Alibaba's Qwen3.6 Coder: 73.4 SWE-bench, 22GB VRAM
Qwen3.6-35B-A3B lands with 73.4 on SWE-bench Verified and Apache 2.0 weights, all from 3 billion active parameters routed through a 256-expert MoE. Fits on a single consumer GPU.

Alibaba's Qwen team shipped Qwen3.6-35B-A3B on 16 April under Apache 2.0. The benchmark line reads hard: 73.4 on SWE-bench Verified, 51.5 on Terminal-Bench 2.0, 92.7 on AIME 2026. What doesn't appear in the headline is the number that makes the rest of it load-bearing: 3 billion active parameters. The model routes through a 256-expert Mixture-of-Experts layer that activates roughly 8.6% of its weights per token, which is how a checkpoint nominally 35B in size fits on a single 4090 at 4-bit and codes at a weight class it has no business reaching.
Qwen3.6-35B-A3B at a glance
| Spec | Value |
|---|---|
| Total parameters | 35B (256 experts) |
| Active per token | 3B (8 routed + 1 shared) |
| Native context | 262,144 tokens |
| Extensible context | 1,010,000 tokens (YaRN) |
| Modalities | Text, images, video |
| License | Apache 2.0 |
| Released | 16 April 2026 |
| SWE-bench Verified | 73.4 |
| Terminal-Bench 2.0 | 51.5 |
| 4-bit VRAM | ~22 GB |
See the full model card for the extended benchmark grid.
The release also closes the loop on last year's Qwen 3.5-35B-A3B - same parameter envelope, same MoE topology on paper, but a different attention stack underneath and a large jump in coding-agent scores.
What Alibaba Shipped
Weights, a modeling file, and a tokenizer on HuggingFace. No API-first launch, no closed preview, no waitlist. Qwen/Qwen3.6-35B-A3B on the Hub, Apache-2.0 license in the repo root, the reference serving configs pinned to SGLang (>= 0.5.10) and vLLM (>= 0.19.0) with eight-way tensor parallel and a 262K context ceiling. Instruct and thinking variants live in the same checkpoint and switch by sampling parameters.
The coverage here is the open-source release only. Alibaba also maintains a closed Qwen 3.6 Max tier served through Alibaba Cloud; that's a different model with different numbers and isn't what shipped on the Hub.

→ DATA SHOWN
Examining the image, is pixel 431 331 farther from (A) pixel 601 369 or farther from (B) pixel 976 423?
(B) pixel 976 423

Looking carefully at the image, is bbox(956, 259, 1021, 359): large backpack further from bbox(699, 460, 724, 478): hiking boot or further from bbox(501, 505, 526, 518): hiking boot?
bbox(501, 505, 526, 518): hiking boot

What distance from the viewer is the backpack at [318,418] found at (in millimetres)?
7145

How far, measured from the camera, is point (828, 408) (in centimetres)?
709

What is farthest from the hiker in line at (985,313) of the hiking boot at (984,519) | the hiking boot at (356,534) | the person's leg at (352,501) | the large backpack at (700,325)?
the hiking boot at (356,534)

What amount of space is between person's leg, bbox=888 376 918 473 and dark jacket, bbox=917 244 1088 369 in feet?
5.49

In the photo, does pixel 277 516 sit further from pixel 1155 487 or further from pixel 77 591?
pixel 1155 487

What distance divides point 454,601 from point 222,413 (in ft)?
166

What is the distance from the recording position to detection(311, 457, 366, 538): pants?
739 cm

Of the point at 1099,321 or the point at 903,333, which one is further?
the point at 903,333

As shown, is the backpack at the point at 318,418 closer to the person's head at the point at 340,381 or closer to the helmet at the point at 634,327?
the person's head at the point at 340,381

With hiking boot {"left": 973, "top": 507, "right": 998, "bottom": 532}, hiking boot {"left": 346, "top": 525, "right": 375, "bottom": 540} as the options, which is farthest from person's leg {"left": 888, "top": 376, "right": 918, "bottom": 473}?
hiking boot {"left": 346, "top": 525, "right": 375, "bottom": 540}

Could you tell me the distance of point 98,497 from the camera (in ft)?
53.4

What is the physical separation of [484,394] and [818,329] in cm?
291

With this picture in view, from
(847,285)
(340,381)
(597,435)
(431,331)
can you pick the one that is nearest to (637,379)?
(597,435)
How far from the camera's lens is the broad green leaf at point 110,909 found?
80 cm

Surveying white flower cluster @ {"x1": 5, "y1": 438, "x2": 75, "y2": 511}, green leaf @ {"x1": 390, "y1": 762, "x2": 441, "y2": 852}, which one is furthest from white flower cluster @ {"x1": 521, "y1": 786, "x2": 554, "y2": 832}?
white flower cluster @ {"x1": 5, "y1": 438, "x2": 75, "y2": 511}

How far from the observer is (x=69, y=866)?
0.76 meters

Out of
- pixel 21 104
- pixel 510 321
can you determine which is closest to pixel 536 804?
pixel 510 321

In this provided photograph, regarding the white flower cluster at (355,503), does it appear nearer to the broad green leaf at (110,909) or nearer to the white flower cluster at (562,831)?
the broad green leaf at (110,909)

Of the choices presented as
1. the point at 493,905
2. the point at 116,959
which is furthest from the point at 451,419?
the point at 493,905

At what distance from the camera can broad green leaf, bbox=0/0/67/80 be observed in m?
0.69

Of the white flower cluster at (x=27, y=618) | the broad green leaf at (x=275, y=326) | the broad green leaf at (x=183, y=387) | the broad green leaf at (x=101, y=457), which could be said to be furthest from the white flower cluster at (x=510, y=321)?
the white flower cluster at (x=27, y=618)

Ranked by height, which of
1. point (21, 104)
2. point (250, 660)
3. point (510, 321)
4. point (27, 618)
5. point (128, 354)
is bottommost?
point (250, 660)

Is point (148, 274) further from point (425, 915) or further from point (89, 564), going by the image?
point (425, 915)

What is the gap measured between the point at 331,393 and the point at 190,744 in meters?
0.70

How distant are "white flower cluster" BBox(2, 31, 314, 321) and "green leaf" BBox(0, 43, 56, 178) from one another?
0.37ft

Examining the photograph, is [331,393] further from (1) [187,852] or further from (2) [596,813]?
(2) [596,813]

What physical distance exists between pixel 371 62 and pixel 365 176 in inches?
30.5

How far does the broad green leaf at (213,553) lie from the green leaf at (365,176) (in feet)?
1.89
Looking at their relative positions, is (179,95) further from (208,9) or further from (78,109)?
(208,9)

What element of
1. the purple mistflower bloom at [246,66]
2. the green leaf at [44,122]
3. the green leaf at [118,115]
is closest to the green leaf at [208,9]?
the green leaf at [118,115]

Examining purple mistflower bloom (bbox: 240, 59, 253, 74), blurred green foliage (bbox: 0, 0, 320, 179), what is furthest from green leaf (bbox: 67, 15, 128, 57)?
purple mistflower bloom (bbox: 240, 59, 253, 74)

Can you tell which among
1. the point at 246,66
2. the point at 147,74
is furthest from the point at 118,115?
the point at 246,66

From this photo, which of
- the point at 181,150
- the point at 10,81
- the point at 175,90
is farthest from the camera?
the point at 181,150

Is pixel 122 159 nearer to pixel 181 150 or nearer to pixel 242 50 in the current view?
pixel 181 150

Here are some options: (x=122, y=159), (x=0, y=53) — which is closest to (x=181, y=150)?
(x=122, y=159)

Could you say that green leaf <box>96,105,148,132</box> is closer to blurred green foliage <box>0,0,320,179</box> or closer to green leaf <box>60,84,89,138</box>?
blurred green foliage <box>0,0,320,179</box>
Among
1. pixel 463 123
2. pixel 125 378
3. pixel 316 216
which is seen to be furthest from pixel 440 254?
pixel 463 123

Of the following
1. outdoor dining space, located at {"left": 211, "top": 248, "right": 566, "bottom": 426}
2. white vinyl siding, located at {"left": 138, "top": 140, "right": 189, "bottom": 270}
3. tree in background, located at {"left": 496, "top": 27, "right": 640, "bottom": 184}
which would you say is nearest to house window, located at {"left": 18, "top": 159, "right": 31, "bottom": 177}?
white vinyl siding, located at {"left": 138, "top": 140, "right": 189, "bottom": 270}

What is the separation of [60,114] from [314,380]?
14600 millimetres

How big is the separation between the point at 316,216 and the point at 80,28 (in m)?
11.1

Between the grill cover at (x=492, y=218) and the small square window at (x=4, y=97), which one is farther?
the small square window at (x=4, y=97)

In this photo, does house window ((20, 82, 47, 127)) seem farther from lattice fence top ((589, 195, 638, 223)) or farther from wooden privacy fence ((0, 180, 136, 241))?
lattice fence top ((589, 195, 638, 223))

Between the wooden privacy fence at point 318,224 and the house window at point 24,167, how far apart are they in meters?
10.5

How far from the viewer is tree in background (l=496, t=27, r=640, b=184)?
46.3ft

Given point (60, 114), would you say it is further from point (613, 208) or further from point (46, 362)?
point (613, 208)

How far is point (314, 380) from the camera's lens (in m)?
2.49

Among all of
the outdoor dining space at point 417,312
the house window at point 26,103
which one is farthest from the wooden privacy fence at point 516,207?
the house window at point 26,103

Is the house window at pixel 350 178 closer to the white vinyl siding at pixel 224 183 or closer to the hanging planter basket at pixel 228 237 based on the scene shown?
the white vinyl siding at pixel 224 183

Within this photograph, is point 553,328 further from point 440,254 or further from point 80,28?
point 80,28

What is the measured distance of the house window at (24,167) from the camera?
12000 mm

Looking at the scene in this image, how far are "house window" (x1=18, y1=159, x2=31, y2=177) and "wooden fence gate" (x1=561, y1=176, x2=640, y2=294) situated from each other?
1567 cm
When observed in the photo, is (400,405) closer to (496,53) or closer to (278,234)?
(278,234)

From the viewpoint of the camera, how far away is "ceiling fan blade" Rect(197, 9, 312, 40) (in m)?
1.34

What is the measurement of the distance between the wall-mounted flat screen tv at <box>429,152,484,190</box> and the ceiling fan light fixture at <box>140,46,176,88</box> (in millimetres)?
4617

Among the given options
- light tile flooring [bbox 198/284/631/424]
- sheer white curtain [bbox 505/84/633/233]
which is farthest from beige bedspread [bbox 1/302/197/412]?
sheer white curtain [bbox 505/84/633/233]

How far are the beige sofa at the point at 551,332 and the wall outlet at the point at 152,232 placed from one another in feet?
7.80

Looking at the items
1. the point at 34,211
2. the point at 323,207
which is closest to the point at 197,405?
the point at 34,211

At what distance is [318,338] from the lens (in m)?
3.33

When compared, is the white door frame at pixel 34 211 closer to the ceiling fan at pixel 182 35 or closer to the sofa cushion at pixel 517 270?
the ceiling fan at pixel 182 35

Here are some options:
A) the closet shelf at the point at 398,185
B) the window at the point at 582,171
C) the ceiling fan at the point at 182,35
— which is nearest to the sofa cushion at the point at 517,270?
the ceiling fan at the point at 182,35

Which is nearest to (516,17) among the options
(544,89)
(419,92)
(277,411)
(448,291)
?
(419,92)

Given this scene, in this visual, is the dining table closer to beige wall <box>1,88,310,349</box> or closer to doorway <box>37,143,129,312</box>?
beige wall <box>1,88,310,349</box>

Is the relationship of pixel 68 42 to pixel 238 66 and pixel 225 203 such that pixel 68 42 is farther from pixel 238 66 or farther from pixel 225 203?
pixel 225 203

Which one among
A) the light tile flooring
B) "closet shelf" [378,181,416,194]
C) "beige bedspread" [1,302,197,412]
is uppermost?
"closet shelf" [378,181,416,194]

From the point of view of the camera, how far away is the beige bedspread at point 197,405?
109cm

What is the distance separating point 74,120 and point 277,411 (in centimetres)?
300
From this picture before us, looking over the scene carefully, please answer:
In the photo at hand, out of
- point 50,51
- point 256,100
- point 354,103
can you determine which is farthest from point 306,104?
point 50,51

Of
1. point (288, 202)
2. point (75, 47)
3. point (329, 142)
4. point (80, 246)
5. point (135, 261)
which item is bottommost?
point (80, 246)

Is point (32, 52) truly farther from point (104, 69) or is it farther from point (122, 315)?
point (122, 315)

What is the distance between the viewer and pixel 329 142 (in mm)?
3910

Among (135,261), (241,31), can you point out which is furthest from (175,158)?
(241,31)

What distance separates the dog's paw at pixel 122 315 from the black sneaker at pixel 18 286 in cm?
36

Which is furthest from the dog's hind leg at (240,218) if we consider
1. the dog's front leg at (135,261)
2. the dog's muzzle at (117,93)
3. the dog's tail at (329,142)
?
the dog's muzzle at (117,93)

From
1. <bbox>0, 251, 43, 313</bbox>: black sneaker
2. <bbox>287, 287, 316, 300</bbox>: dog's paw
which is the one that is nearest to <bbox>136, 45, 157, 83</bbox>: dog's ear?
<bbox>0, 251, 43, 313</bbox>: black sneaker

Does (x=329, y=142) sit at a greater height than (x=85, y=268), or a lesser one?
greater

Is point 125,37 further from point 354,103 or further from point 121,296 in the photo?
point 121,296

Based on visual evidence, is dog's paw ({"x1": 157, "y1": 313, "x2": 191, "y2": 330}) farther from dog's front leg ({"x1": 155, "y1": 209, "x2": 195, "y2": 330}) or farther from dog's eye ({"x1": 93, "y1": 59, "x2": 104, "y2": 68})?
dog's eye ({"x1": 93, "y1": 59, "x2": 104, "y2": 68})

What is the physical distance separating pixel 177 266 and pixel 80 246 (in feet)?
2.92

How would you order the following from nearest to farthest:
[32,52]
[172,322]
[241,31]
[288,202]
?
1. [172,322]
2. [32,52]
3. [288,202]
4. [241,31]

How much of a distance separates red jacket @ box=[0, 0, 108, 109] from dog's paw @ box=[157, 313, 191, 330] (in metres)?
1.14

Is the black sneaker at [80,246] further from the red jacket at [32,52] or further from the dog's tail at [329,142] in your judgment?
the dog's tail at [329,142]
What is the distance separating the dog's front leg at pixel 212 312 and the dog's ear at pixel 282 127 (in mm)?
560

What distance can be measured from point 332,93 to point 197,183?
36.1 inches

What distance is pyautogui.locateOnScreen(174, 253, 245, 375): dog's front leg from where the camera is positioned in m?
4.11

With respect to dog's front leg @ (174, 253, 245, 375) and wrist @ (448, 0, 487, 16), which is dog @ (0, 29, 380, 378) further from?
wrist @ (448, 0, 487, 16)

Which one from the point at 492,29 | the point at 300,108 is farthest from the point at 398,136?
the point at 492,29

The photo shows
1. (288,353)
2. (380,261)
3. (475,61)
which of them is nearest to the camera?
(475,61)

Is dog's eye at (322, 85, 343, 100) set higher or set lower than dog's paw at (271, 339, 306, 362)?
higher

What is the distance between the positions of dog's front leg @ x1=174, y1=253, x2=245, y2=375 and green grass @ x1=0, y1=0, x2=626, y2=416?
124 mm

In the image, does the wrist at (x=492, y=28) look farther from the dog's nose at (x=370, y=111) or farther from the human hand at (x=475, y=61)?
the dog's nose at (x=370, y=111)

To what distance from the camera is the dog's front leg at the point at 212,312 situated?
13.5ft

→ TASKS
1/ In the Qwen3.6 release article, which serving frameworks are the reference configs pinned to, and at what minimum versions?
2/ Render this sentence from the Qwen3.6 release article in Spanish: "Instruct and thinking variants live in the same checkpoint and switch by sampling parameters."
3/ Carry the Qwen3.6 release article forward from its final sentence, keeping its technical voice.

→ ANSWERS FOR THE TASKS
1/ SGLang 0.5.10 or later and vLLM 0.19.0 or later.

2/ Las variantes instruct y thinking residen en el mismo checkpoint y se alternan mediante los parámetros de muestreo.

3/
The Architecture
Three choices carry most of the weight.
Gated DeltaNet
The attention stack is a hybrid. The model stacks 40 layers in a fixed 10-block pattern: three layers of Gated DeltaNet followed by one layer of Gated Attention, each followed by a MoE feedforward. DeltaNet is a linear attention variant where the similarity matrix is kept implicit and updated incrementally rather than recomputed at full quadratic cost. Qwen's configuration runs 32 heads on V and 16 on QK at 128 head dimension. The practical payoff is long-context scaling: the linear term leads as context grows, so reading a 262K-token repository costs roughly linearly in tokens rather than quadratically.
Gated Attention
Every fourth attention block is full, not linear. This is where the standard softmax attention lives - 16 Q heads, 2 KV heads (grouped-query, so the KV cache stays small), 256 head dimension with a 64-dim rotary embedding. The model needs a full attention block to pick up relationships the linear pass can miss, especially for pointer-style work like reference resolution across a diff. Running it once every four layers keeps the quadratic cost bounded while preserving fidelity.
Mixture of Experts
Each feedforward is a 256-expert MoE with 8 experts routed plus 1 shared. Each expert carries a 512-dim intermediate projection. For a given token the router picks 8 of the 256 experts by learned scoring and the shared expert runs unconditionally. That's where the 3B active count comes from: the attention stack accounts for roughly 1B of the active weights, the MoE routes the rest from the sparse 35B pool.
The training pipeline also trains for multi-token prediction, which is a small but cumulative inference-time speedup at serving.
The DeltaNet/MoE hybrid isn't new, as Mamba, RWKV, and the Qwen 3.5 series all drew from the same body of linear-attention work. What's changed in the 3.6 release is that the ablation curves finally beat the dense baselines across the coding suite rather than just matching them.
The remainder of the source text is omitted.